Diane Lane, Cinema Verite
Elizabeth McGovern, Downton Abbey (Masterpiece)
Kate Winslet, Mildred Pierce
Taraji P. Henson, Taken from Me: The Tiffany Rubin Story
Jean Marsh, Upstairs Downstairs (Masterpiece)


Plenty of famous names here as well, mixed in with some not-as-well-known actresses. Lane, Winslet, and Henson are the marquees, and I've heard nothing but raves about Winslet's performance as the titular role of Mildred Pierce; perhaps she'll have an Emmy to go with her Oscar?
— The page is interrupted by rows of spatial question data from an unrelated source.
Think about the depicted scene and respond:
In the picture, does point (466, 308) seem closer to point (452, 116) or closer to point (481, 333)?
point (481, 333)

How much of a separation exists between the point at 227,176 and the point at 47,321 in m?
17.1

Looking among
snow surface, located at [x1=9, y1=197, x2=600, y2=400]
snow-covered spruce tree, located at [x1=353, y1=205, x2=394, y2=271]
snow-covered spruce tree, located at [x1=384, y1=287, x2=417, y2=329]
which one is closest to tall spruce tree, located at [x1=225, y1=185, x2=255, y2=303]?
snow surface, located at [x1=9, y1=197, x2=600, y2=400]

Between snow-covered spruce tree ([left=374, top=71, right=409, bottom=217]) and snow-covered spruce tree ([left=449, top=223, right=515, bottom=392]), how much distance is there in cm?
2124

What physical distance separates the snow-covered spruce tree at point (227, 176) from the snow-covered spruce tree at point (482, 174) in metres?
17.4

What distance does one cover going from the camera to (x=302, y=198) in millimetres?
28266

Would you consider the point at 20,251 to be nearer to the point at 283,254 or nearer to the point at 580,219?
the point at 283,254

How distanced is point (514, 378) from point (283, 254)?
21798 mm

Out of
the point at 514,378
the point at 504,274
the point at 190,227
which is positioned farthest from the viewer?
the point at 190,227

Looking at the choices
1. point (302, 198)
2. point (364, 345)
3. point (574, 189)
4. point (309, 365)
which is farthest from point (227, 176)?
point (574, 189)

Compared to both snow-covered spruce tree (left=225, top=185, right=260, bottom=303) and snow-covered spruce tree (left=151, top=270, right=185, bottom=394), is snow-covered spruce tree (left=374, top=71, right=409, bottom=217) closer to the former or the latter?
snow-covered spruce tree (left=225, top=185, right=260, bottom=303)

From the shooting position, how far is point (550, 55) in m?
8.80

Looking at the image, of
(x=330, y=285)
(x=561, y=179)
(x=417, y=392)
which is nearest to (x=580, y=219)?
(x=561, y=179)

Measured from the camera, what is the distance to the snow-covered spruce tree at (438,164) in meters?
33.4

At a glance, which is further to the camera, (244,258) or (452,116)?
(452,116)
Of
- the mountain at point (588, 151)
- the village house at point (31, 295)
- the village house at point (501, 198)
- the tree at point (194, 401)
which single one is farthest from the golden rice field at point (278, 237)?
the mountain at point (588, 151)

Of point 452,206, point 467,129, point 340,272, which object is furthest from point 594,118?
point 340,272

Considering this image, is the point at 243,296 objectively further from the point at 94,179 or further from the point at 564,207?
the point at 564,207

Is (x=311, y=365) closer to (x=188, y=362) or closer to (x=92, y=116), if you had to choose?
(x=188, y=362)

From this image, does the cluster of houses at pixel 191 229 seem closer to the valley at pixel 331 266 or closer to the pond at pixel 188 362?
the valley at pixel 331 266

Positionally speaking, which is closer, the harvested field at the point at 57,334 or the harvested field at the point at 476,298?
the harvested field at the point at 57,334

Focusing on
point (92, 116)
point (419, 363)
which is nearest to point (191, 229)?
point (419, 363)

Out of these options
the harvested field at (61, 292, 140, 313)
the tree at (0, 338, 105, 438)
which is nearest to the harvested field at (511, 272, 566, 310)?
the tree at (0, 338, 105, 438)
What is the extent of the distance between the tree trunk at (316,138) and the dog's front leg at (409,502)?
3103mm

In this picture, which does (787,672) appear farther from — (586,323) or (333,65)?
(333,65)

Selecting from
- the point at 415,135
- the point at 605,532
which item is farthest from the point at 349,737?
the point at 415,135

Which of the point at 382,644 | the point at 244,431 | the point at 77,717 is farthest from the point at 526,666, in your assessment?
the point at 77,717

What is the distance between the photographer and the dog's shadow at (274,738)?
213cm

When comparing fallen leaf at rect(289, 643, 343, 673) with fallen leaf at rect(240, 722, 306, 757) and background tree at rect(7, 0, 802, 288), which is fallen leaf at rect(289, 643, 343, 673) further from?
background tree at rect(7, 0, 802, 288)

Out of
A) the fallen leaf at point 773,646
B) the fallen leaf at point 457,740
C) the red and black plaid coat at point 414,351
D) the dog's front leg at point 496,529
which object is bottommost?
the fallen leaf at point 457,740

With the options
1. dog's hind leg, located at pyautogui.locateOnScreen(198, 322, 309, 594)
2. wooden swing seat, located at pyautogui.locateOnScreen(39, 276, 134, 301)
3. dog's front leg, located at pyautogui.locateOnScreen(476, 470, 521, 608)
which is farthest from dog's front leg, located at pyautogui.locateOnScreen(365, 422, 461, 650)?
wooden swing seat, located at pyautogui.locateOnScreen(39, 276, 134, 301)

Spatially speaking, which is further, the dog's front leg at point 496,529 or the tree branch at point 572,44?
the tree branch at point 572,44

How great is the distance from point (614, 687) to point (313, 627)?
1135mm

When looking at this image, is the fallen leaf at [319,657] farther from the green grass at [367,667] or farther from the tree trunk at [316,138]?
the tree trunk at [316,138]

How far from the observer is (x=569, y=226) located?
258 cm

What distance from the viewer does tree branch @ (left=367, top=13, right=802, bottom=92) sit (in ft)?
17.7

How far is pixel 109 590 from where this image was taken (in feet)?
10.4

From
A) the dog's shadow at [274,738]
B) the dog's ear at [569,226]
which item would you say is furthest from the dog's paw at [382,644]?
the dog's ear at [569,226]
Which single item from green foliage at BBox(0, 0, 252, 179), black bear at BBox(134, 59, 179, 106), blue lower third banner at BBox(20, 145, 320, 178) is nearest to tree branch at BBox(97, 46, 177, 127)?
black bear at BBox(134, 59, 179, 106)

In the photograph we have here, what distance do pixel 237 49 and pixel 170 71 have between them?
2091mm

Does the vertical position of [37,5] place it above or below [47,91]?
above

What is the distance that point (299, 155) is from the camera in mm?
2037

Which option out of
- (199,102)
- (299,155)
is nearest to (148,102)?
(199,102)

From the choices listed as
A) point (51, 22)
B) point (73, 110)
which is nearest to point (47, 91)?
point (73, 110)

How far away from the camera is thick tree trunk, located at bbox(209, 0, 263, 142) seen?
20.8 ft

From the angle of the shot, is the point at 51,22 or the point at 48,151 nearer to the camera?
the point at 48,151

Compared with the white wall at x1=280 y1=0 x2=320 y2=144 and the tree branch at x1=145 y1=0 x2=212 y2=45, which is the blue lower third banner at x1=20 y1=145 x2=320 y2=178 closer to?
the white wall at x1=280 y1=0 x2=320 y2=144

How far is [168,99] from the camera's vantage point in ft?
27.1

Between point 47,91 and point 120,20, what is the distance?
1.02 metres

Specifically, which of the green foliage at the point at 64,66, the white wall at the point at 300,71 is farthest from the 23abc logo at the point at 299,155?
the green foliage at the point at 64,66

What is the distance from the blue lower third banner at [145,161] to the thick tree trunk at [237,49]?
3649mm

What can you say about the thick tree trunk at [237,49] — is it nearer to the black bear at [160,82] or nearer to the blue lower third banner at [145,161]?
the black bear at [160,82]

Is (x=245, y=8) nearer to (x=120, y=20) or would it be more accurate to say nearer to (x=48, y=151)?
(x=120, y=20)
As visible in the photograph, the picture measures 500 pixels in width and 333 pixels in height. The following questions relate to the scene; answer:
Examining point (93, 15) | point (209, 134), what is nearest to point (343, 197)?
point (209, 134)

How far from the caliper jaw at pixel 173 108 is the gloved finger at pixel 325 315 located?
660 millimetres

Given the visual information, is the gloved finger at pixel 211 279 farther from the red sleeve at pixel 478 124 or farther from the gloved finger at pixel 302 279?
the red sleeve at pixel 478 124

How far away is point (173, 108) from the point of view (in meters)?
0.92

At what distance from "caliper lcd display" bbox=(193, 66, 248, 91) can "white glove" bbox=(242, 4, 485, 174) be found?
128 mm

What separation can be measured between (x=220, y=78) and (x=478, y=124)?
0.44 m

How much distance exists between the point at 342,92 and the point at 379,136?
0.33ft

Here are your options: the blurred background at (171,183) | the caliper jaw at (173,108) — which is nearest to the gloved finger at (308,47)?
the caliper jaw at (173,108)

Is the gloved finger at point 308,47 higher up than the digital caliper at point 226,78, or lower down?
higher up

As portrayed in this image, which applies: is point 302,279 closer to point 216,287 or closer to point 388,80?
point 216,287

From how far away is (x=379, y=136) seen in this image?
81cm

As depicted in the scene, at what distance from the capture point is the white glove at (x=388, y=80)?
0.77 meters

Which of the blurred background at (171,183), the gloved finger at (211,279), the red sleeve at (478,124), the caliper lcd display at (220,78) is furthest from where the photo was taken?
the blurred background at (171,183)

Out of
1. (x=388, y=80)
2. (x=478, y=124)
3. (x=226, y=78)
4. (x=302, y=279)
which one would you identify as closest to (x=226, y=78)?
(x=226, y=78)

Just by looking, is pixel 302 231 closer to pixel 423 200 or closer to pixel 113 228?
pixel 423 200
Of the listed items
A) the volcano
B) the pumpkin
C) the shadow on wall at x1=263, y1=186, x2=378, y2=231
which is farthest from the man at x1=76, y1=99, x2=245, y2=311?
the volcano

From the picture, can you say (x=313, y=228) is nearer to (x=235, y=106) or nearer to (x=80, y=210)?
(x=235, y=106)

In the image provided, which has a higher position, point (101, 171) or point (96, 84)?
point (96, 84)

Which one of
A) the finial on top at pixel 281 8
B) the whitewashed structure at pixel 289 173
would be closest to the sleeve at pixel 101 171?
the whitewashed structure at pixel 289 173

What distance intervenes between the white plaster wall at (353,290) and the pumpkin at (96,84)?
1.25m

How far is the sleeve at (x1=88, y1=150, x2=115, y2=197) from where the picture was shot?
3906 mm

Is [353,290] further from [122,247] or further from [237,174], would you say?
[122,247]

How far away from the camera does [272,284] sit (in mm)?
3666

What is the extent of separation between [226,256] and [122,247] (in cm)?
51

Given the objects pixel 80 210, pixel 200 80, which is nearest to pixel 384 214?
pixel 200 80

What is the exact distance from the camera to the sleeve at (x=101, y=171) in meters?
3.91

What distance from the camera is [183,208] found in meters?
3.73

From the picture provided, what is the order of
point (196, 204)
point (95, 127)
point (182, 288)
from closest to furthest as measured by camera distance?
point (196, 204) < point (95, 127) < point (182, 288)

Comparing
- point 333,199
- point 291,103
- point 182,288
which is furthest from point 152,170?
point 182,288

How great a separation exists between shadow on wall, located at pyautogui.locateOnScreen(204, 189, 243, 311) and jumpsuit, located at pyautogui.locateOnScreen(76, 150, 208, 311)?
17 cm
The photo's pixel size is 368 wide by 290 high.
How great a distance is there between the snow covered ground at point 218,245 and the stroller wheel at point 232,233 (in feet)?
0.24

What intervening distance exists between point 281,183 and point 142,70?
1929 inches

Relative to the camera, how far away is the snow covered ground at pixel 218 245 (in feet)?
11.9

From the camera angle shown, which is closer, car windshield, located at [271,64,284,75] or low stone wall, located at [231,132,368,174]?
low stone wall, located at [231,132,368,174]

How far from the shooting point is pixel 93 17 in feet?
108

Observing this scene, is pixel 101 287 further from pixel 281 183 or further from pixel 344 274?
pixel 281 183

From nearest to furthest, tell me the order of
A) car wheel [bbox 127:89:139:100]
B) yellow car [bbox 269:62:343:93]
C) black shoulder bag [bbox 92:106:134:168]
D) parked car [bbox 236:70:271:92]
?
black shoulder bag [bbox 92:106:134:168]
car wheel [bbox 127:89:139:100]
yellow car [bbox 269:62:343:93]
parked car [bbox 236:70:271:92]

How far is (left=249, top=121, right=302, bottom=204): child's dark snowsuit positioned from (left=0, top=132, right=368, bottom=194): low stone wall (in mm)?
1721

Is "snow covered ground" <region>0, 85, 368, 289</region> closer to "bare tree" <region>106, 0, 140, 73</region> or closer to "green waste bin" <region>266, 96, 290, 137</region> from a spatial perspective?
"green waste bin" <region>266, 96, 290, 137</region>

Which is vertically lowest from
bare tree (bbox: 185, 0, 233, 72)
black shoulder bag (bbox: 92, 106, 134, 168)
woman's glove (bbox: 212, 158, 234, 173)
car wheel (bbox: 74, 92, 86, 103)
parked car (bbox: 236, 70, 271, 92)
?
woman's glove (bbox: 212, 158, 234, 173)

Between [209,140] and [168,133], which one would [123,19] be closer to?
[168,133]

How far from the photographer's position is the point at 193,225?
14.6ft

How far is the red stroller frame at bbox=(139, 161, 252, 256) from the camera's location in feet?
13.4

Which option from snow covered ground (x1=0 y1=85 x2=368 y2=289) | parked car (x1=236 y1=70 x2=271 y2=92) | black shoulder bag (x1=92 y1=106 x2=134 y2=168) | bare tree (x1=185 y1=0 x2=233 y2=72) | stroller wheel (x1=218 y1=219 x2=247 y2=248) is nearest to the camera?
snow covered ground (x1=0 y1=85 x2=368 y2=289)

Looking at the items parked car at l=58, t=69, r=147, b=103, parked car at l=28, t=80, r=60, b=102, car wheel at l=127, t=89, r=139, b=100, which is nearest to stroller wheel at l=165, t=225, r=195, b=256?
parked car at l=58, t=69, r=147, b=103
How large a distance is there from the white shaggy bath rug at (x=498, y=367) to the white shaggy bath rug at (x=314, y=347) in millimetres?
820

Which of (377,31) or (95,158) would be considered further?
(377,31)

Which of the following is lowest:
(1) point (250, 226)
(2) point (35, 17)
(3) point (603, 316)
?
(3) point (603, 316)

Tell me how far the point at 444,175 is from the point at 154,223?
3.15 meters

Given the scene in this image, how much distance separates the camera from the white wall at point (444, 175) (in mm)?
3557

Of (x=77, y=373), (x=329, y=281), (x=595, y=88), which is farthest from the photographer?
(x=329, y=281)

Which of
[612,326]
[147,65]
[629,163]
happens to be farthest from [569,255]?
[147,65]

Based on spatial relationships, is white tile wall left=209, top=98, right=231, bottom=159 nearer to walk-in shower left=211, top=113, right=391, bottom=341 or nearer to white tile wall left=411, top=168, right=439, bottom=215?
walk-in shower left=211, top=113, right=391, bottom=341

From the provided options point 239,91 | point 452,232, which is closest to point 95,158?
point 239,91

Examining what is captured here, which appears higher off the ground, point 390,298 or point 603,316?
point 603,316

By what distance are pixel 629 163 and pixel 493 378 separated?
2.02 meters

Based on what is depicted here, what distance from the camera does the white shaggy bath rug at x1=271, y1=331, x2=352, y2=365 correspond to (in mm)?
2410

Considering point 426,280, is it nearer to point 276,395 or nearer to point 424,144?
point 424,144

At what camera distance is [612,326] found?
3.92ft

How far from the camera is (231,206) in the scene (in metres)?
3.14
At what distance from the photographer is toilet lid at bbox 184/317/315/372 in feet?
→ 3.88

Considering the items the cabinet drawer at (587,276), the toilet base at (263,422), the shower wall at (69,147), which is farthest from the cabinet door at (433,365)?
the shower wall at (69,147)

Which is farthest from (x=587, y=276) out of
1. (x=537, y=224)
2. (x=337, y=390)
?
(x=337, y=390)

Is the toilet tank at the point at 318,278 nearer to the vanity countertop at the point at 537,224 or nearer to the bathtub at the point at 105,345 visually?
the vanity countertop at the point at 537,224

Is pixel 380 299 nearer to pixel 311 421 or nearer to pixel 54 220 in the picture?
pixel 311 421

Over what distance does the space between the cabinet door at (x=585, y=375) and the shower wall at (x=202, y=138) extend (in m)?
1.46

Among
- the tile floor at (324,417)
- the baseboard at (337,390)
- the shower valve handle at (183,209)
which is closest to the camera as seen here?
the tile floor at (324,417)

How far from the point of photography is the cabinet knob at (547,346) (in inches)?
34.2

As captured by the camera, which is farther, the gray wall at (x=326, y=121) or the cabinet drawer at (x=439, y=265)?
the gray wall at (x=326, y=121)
I haven't seen any of these (I hardly ever do, since they're on pay cable, which I don't have), so I can't judge fairly. Notable snub: for all of their love for The Kennedys, they ignored Katie Holmes. Interesting.

Tom Wilkinson, The Kennedys
Guy Pearce, Mildred Pierce
Brian F. O'Byrne, Mildred Pierce
Paul Giamatti, Too Big to Fail
James Woods, Too Big to Fail

Again, plenty of movie stars here. All of these actors are reliable for a great performance, especially Broadway vet O'Byrne, who, you may or may not remember, was the only one bringing any real gravitas to FlashForward two years ago (anyone else miss the batshit lunacy of that show?). Notable snub: previous Emmy favorites James Gandolfini and Terry O'Quinn were eligible, but missed out on yet another nomination.

Maggie Smith, Downton Abbey (Masterpiece)
Evan Rachel Wood, Mildred Pierce
Melissa Leo, Mildred Pierce
Mare Winningham, Mildred Pierce
Eileen Atkins, Upstairs Downstairs (Masterpiece)


Fun fact: I'm a distant relative of Wood's through marriage, so like third cousins or something like that. Barely related, but still, and Evan, if you read this, congratulations! Many of these women are Oscar nominees and winners, most notably Leo and Smith, as well as Winningham (remember Georgia?). And Atkins has a long career of great small roles, so it's nice to see her recognized here. Notable snub: here, they actually did ignore Betty White, who appeared in Hallmark's The Lost Valentine.

Olivier Assayas, Carlos
Shari Springer Berman & Robert Pulcini, Cinema Verite
Brian Percival, Downton Abbey ("Part One")
Todd Haynes, Mildred Pierce
Curtis Hanson, Too Big to Fail

Look at all of those flashy names! Well, ok, maybe not to everyone, but cinephiles recognize the great Haynes, the wonderful Assayas, and the marvelous Berman & Pulcini. Of course, there's also Hanson, who continues to make interesting choices in his career. Percival's been working on miniseries in Britain for a while now, so it's good to see him here. Notable snub: no nominations for The Kennedys here either?

Julian Fellowes, Downton Abby (Masterpiece)
Todd Haynes & Jon Raymond, Mildred Pierce
Steven Moffat, Sherlock: A Study in Pink (Masterpiece)
Peter Gould, Too Big to Fail
Heidi Thomas, Upstairs Downstairs (Masterpiece)

Fellowes is a very high-profile name here, and it's not surprising that the man who wrote Gosford Park would return to the world of the wealthy and their servants. I also want to point out that, yes, that is the same Moffat who is currently the showrunner of Doctor Who and wrote my favorite episode of that show, "Blink." Notable snub: nothing for Cinema Verite?

Whew. That was long. So what do you think? Who do you think got snubbed/is the most deserving of their nomination?